I think there's a ton of opportunity for good erotic hard sci fi stories. Specifically, where the sci fi element itself involves erotica, not just where the author adds sex to a sci fi story. Two film examples I can think of are Her, where a man falls in love with the AI on his phone, and Ex Machina, were a man is involved in a Turing test with an android that takes on erotic aspects.
 
The Martian, both the book and the movie are a good example of hard Scifi. No aliens, no fantasy elements. Hard scifi is grounded in what is possible in the real world with some allowance for 'small' technological leaps, especially if the story takes place in the near future.
I stand by my two recommendations then: both fit that.
 
I've tried writing a few, and they're definitely hard in the male physiological sense, and I believe also hard in terms of the plot and setting dependent on SF premises. I believe that the specific sex acts could, in fact, only happen in these SF-informed situations. (Note: There are NO aliens or nonhumans, nor is there any virtual reality.)

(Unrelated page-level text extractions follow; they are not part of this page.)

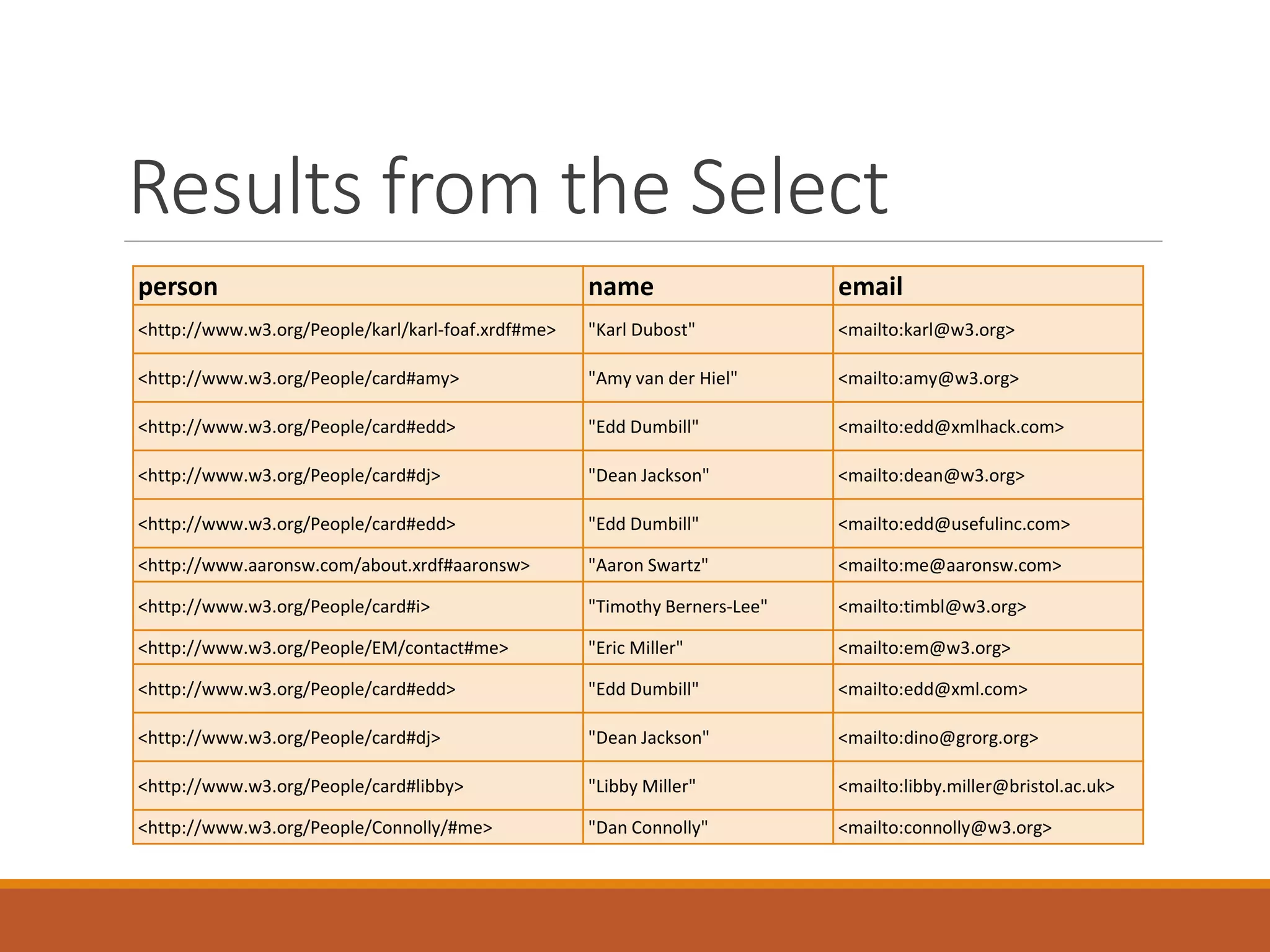 Results from the Select

| person | name | email |
|---|---|---|
| <http://www.w3.org/People/karl/karl-foaf.xrdf#me> | "Karl Dubost" | <mailto:karl@w3.org> |
| <http://www.w3.org/People/card#amy> | "Amy van der Hiel" | <mailto:amy@w3.org> |
| <http://www.w3.org/People/card#edd> | "Edd Dumbill" | <mailto:edd@xmlhack.com> |
| <http://www.w3.org/People/card#dj> | "Dean Jackson" | <mailto:dean@w3.org> |
| <http://www.w3.org/People/card#edd> | "Edd Dumbill" | <mailto:edd@usefulinc.com> |
| <http://www.aaronsw.com/about.xrdf#aaronsw> | "Aaron Swartz" | <mailto:me@aaronsw.com> |
| <http://www.w3.org/People/card#i> | "Timothy Berners-Lee" | <mailto:timbl@w3.org> |
| <http://www.w3.org/People/EM/contact#me> | "Eric Miller" | <mailto:em@w3.org> |
| <http://www.w3.org/People/card#edd> | "Edd Dumbill" | <mailto:edd@xml.com> |
| <http://www.w3.org/People/card#dj> | "Dean Jackson" | <mailto:dino@grorg.org> |
| <http://www.w3.org/People/card#libby> | "Libby Miller" | <mailto:libby.miller@bristol.ac.uk> |
| <http://www.w3.org/People/Connolly/#me> | "Dan Connolly" | <mailto:connolly@w3.org> |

This is the first of a five-part series:

https://www.literotica.com/s/weightless-ecstasy-ch-01

It's the first large mission to Mars, with several people, and their use of what amounts to a big rec room to explore sexual interactions in free fall. The story isn't vast, by Lit SFF standards, and all of the chapters have been finished and published.

This one is a standalone:

https://www.literotica.com/s/endless-summer-or-is-it

It's set about thirty years in the future, when much of the world (including parts of the U.S.) are becoming uninhabitable, and rich folks have relocated to Michigan's Upper Peninsula. One of the rich folks has an opportunity to throw nearly all of his money into a project that would get humanity through the worst of it--but there are two entirely different projects, and he'd have to choose one. There's a fair amount of sex, all of it (of course) relevant to the story.
 
The Martian, both the book and the movie are a good example of hard Scifi. No aliens, no fantasy elements. Hard scifi is grounded in what is possible in the real world with some allowance for 'small' technological leaps, especially if the story takes place in the near future.

For example, The Martian takes place a few decades from now. So while most of the technology is stuff that we're already capable of, Andy Weir kind of hand waves the issue of radiation exposure with his magic "Hab Canvas." This is fine because it's completely reasonable that we'd be able to come up with better radiation shielding in the next 20-30 years.
I got aliens, so my stuff wont work for what you're looking for.
 
The Martian, both the book and the movie are a good example of hard Scifi. No aliens, no fantasy elements. Hard scifi is grounded in what is possible in the real world with some allowance for 'small' technological leaps, especially if the story takes place in the near future.

For example, The Martian takes place a few decades from now. So while most of the technology is stuff that we're already capable of, Andy Weir kind of hand waves the issue of radiation exposure with his magic "Hab Canvas." This is fine because it's completely reasonable that we'd be able to come up with better radiation shielding in the next 20-30 years.

I don't think aliens necessarily take it out of the realm of hard sci fi. A good example is Arthur C. Clarke's Rendezvous with Rama, which is about a human encounter with an alien probe that enters the solar system for a little while. It's done in a very thoughtful and realistic way, with no sensationalism or silly fantasy. The author makes it seem plausible. He fully explores the concept in an intelligent way. And he doesn't completely resolve things, which makes it interesting.